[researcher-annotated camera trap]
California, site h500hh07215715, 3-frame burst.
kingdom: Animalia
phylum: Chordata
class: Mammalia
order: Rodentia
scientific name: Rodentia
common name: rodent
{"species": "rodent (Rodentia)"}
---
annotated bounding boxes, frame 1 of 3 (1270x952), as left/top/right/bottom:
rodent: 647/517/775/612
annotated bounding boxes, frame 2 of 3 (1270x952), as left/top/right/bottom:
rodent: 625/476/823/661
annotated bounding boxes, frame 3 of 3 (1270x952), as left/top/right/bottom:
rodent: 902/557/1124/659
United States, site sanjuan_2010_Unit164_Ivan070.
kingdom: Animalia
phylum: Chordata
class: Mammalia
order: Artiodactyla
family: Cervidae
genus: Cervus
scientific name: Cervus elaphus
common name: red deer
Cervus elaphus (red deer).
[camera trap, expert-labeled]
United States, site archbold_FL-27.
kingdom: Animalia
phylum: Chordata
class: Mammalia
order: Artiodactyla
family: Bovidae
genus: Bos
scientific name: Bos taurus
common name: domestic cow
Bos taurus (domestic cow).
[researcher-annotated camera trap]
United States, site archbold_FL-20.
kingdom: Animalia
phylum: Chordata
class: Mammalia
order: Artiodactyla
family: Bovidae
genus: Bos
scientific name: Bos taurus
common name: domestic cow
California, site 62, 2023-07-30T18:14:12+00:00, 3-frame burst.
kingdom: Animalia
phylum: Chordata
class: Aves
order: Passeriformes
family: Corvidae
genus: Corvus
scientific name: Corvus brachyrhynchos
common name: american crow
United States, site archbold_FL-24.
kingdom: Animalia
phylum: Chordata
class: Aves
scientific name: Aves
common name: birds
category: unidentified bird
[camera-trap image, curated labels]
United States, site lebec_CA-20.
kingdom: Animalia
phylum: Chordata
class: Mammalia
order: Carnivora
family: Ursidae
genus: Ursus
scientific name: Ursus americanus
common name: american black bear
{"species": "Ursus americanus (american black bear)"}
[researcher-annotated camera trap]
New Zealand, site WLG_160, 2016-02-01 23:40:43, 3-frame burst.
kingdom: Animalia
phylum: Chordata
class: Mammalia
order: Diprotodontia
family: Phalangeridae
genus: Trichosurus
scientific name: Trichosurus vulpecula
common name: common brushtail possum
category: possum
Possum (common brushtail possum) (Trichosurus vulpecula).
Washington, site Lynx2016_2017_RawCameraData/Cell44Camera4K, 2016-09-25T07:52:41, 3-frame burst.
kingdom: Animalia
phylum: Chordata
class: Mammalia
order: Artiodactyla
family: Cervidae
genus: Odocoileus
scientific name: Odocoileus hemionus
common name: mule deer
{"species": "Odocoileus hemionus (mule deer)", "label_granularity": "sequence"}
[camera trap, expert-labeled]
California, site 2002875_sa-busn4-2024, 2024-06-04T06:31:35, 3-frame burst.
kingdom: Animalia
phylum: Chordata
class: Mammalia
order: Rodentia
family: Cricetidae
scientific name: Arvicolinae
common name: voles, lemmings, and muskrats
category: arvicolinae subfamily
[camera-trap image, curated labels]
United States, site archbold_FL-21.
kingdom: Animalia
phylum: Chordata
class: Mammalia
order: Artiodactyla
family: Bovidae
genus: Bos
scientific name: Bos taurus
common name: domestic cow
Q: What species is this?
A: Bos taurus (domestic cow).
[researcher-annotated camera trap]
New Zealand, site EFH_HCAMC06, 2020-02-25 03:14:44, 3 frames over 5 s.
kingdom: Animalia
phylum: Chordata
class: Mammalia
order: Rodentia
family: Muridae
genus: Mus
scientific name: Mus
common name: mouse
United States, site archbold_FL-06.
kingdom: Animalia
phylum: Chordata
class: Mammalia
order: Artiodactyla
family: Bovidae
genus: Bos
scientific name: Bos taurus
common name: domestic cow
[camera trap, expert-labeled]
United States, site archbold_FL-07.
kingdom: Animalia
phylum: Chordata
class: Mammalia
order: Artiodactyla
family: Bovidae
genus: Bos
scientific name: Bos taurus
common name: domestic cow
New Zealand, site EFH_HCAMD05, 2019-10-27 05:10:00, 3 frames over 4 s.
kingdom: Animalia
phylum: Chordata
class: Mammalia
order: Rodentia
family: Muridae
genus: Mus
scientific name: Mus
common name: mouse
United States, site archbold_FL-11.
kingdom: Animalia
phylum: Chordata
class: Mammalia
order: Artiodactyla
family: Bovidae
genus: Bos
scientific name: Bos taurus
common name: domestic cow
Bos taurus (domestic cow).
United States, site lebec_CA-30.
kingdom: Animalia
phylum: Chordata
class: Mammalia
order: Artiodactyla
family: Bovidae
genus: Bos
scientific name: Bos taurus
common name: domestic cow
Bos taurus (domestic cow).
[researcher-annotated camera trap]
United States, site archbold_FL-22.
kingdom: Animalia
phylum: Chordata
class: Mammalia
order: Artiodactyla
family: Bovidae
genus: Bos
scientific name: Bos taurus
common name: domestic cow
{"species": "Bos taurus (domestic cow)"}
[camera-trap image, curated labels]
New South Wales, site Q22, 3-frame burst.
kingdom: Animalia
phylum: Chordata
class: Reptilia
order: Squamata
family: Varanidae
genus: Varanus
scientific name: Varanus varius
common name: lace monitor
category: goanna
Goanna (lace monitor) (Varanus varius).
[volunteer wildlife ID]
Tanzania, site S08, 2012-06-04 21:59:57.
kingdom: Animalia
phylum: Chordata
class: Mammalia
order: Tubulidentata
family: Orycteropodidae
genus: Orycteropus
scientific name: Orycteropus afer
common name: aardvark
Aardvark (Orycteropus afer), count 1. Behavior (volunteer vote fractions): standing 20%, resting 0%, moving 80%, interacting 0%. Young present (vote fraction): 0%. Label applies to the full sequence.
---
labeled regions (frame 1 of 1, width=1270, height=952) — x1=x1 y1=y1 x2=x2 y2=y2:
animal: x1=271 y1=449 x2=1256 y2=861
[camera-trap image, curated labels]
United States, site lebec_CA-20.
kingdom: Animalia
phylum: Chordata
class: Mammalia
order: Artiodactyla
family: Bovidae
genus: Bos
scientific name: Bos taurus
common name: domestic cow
- - -
● **Task details**
Write out the whole listing again, keeping every character as it is.

● **Answer to this task**
[researcher-annotated camera trap]
California, site h500hh07215715, 3-frame burst.
kingdom: Animalia
phylum: Chordata
class: Mammalia
order: Rodentia
scientific name: Rodentia
common name: rodent
{"species": "rodent (Rodentia)"}
---
annotated bounding boxes, frame 1 of 3 (1270x952), as left/top/right/bottom:
rodent: 647/517/775/612
annotated bounding boxes, frame 2 of 3 (1270x952), as left/top/right/bottom:
rodent: 625/476/823/661
annotated bounding boxes, frame 3 of 3 (1270x952), as left/top/right/bottom:
rodent: 902/557/1124/659
United States, site sanjuan_2010_Unit164_Ivan070.
kingdom: Animalia
phylum: Chordata
class: Mammalia
order: Artiodactyla
family: Cervidae
genus: Cervus
scientific name: Cervus elaphus
common name: red deer
Cervus elaphus (red deer).
[camera trap, expert-labeled]
United States, site archbold_FL-27.
kingdom: Animalia
phylum: Chordata
class: Mammalia
order: Artiodactyla
family: Bovidae
genus: Bos
scientific name: Bos taurus
common name: domestic cow
Bos taurus (domestic cow).
[researcher-annotated camera trap]
United States, site archbold_FL-20.
kingdom: Animalia
phylum: Chordata
class: Mammalia
order: Artiodactyla
family: Bovidae
genus: Bos
scientific name: Bos taurus
common name: domestic cow
California, site 62, 2023-07-30T18:14:12+00:00, 3-frame burst.
kingdom: Animalia
phylum: Chordata
class: Aves
order: Passeriformes
family: Corvidae
genus: Corvus
scientific name: Corvus brachyrhynchos
common name: american crow
United States, site archbold_FL-24.
kingdom: Animalia
phylum: Chordata
class: Aves
scientific name: Aves
common name: birds
category: unidentified bird
[camera-trap image, curated labels]
United States, site lebec_CA-20.
kingdom: Animalia
phylum: Chordata
class: Mammalia
order: Carnivora
family: Ursidae
genus: Ursus
scientific name: Ursus americanus
common name: american black bear
{"species": "Ursus americanus (american black bear)"}
[researcher-annotated camera trap]
New Zealand, site WLG_160, 2016-02-01 23:40:43, 3-frame burst.
kingdom: Animalia
phylum: Chordata
class: Mammalia
order: Diprotodontia
family: Phalangeridae
genus: Trichosurus
scientific name: Trichosurus vulpecula
common name: common brushtail possum
category: possum
Possum (common brushtail possum) (Trichosurus vulpecula).
Washington, site Lynx2016_2017_RawCameraData/Cell44Camera4K, 2016-09-25T07:52:41, 3-frame burst.
kingdom: Animalia
phylum: Chordata
class: Mammalia
order: Artiodactyla
family: Cervidae
genus: Odocoileus
scientific name: Odocoileus hemionus
common name: mule deer
{"species": "Odocoileus hemionus (mule deer)", "label_granularity": "sequence"}
[camera trap, expert-labeled]
California, site 2002875_sa-busn4-2024, 2024-06-04T06:31:35, 3-frame burst.
kingdom: Animalia
phylum: Chordata
class: Mammalia
order: Rodentia
family: Cricetidae
scientific name: Arvicolinae
common name: voles, lemmings, and muskrats
category: arvicolinae subfamily
[camera-trap image, curated labels]
United States, site archbold_FL-21.
kingdom: Animalia
phylum: Chordata
class: Mammalia
order: Artiodactyla
family: Bovidae
genus: Bos
scientific name: Bos taurus
common name: domestic cow
Q: What species is this?
A: Bos taurus (domestic cow).
[researcher-annotated camera trap]
New Zealand, site EFH_HCAMC06, 2020-02-25 03:14:44, 3 frames over 5 s.
kingdom: Animalia
phylum: Chordata
class: Mammalia
order: Rodentia
family: Muridae
genus: Mus
scientific name: Mus
common name: mouse
United States, site archbold_FL-06.
kingdom: Animalia
phylum: Chordata
class: Mammalia
order: Artiodactyla
family: Bovidae
genus: Bos
scientific name: Bos taurus
common name: domestic cow
[camera trap, expert-labeled]
United States, site archbold_FL-07.
kingdom: Animalia
phylum: Chordata
class: Mammalia
order: Artiodactyla
family: Bovidae
genus: Bos
scientific name: Bos taurus
common name: domestic cow
New Zealand, site EFH_HCAMD05, 2019-10-27 05:10:00, 3 frames over 4 s.
kingdom: Animalia
phylum: Chordata
class: Mammalia
order: Rodentia
family: Muridae
genus: Mus
scientific name: Mus
common name: mouse
United States, site archbold_FL-11.
kingdom: Animalia
phylum: Chordata
class: Mammalia
order: Artiodactyla
family: Bovidae
genus: Bos
scientific name: Bos taurus
common name: domestic cow
Bos taurus (domestic cow).
United States, site lebec_CA-30.
kingdom: Animalia
phylum: Chordata
class: Mammalia
order: Artiodactyla
family: Bovidae
genus: Bos
scientific name: Bos taurus
common name: domestic cow
Bos taurus (domestic cow).
[researcher-annotated camera trap]
United States, site archbold_FL-22.
kingdom: Animalia
phylum: Chordata
class: Mammalia
order: Artiodactyla
family: Bovidae
genus: Bos
scientific name: Bos taurus
common name: domestic cow
{"species": "Bos taurus (domestic cow)"}
[camera-trap image, curated labels]
New South Wales, site Q22, 3-frame burst.
kingdom: Animalia
phylum: Chordata
class: Reptilia
order: Squamata
family: Varanidae
genus: Varanus
scientific name: Varanus varius
common name: lace monitor
category: goanna
Goanna (lace monitor) (Varanus varius).
[volunteer wildlife ID]
Tanzania, site S08, 2012-06-04 21:59:57.
kingdom: Animalia
phylum: Chordata
class: Mammalia
order: Tubulidentata
family: Orycteropodidae
genus: Orycteropus
scientific name: Orycteropus afer
common name: aardvark
Aardvark (Orycteropus afer), count 1. Behavior (volunteer vote fractions): standing 20%, resting 0%, moving 80%, interacting 0%. Young present (vote fraction): 0%. Label applies to the full sequence.
---
labeled regions (frame 1 of 1, width=1270, height=952) — x1=x1 y1=y1 x2=x2 y2=y2:
animal: x1=271 y1=449 x2=1256 y2=861
[camera-trap image, curated labels]
United States, site lebec_CA-20.
kingdom: Animalia
phylum: Chordata
class: Mammalia
order: Artiodactyla
family: Bovidae
genus: Bos
scientific name: Bos taurus
common name: domestic cow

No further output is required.